Update the material from the line containing "By looking at the" through the end, changing "white wall" to "pale wall" and leaving everything else as it is. Return only those lines.

------ AVAILABLE DATA

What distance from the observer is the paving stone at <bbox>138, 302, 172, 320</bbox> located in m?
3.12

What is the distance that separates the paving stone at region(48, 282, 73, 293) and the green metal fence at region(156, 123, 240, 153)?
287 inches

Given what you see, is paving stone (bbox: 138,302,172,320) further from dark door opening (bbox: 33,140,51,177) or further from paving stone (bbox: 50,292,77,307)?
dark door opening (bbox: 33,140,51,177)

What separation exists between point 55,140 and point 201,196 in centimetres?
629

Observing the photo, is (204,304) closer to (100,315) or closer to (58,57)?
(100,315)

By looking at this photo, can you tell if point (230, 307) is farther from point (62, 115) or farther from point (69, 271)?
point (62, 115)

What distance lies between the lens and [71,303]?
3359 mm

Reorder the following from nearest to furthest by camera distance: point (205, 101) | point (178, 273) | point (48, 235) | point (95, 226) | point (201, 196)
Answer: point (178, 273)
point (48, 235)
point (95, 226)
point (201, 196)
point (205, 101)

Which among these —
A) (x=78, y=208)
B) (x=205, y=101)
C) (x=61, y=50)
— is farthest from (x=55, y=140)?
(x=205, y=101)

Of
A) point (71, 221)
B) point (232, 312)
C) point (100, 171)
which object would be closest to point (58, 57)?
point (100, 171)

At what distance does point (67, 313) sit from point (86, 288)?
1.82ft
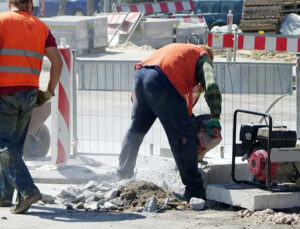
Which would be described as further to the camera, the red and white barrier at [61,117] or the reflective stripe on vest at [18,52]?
the red and white barrier at [61,117]

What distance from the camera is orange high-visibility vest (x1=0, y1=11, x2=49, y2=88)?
7340mm

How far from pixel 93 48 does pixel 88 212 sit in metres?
17.4

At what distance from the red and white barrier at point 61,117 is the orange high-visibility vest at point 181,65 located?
1813 mm

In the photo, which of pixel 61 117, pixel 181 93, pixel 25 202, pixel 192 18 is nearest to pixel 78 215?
pixel 25 202

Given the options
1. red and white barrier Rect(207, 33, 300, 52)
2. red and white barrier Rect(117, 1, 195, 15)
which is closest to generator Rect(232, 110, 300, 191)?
red and white barrier Rect(207, 33, 300, 52)

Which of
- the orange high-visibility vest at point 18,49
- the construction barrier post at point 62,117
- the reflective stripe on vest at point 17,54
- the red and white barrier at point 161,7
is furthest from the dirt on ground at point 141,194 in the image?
the red and white barrier at point 161,7

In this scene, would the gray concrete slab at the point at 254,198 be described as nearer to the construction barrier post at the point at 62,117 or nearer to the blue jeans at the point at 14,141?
the blue jeans at the point at 14,141

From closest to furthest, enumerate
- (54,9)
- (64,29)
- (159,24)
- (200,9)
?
(64,29)
(159,24)
(200,9)
(54,9)

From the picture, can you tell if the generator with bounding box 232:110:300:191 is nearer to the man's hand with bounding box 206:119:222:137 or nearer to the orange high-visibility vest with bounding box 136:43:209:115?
the man's hand with bounding box 206:119:222:137

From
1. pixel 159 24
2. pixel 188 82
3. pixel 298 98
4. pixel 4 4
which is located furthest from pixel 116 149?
pixel 4 4

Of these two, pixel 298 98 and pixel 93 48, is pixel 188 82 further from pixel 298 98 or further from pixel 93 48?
pixel 93 48

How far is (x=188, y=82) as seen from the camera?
7926 millimetres

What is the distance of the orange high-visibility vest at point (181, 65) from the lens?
7.83 meters

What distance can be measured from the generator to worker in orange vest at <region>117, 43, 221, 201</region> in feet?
1.18
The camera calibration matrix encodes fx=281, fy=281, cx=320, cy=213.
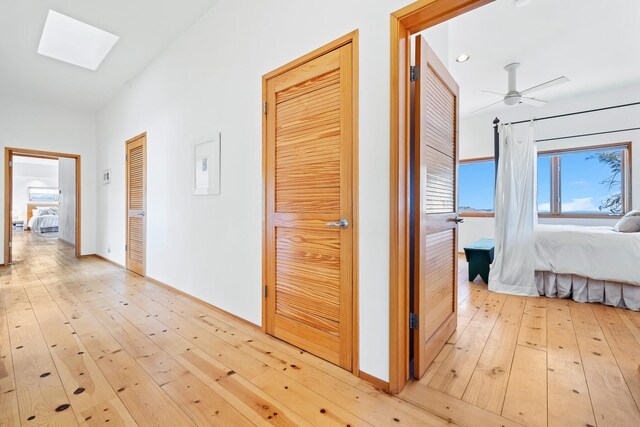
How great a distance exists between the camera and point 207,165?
2.79m

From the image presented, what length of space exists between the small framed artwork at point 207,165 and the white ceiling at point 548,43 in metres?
2.01

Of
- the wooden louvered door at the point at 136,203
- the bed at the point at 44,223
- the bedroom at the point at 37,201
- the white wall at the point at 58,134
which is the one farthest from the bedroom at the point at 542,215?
the bed at the point at 44,223

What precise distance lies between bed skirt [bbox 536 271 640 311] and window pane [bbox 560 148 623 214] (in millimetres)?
2612

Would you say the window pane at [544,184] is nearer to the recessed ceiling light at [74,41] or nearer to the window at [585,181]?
the window at [585,181]

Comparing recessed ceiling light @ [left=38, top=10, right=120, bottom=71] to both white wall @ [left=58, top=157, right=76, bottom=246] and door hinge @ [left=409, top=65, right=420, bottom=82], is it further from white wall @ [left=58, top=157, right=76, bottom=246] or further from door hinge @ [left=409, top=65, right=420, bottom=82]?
door hinge @ [left=409, top=65, right=420, bottom=82]

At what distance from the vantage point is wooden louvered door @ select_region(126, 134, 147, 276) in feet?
12.7

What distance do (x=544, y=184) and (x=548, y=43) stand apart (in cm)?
283

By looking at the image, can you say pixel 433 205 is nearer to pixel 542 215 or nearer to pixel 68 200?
pixel 542 215

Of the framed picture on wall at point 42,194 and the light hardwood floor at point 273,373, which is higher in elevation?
the framed picture on wall at point 42,194

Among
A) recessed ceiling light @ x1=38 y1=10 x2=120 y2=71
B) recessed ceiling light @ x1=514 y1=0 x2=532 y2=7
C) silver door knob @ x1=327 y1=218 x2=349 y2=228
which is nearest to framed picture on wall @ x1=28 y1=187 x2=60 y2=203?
recessed ceiling light @ x1=38 y1=10 x2=120 y2=71

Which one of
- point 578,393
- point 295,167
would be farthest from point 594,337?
point 295,167

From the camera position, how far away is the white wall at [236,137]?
157cm

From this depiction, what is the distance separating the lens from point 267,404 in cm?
141

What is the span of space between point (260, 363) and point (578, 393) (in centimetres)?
177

------------

* **RESULT OF THE TASK**
By looking at the image, can you say pixel 433 205 is nearer to pixel 542 215 or nearer to pixel 68 200?
pixel 542 215

Of the framed picture on wall at point 42,194 and the light hardwood floor at point 273,373, which is higher in elevation?
the framed picture on wall at point 42,194

Among
A) recessed ceiling light @ x1=38 y1=10 x2=120 y2=71
B) recessed ceiling light @ x1=514 y1=0 x2=532 y2=7
C) silver door knob @ x1=327 y1=218 x2=349 y2=228
which is nearest to framed picture on wall @ x1=28 y1=187 x2=60 y2=203?
recessed ceiling light @ x1=38 y1=10 x2=120 y2=71

Which one of
- point 578,393
- point 295,167
would be farthest from point 594,337?
point 295,167

From the camera position, how far away is the pale wall at [236,137]?
157cm

From this depiction, what is the distance separating the lens from point 267,404 in cm?
141

What is the span of space between point (260, 363) and point (578, 393) (in centimetres)?
177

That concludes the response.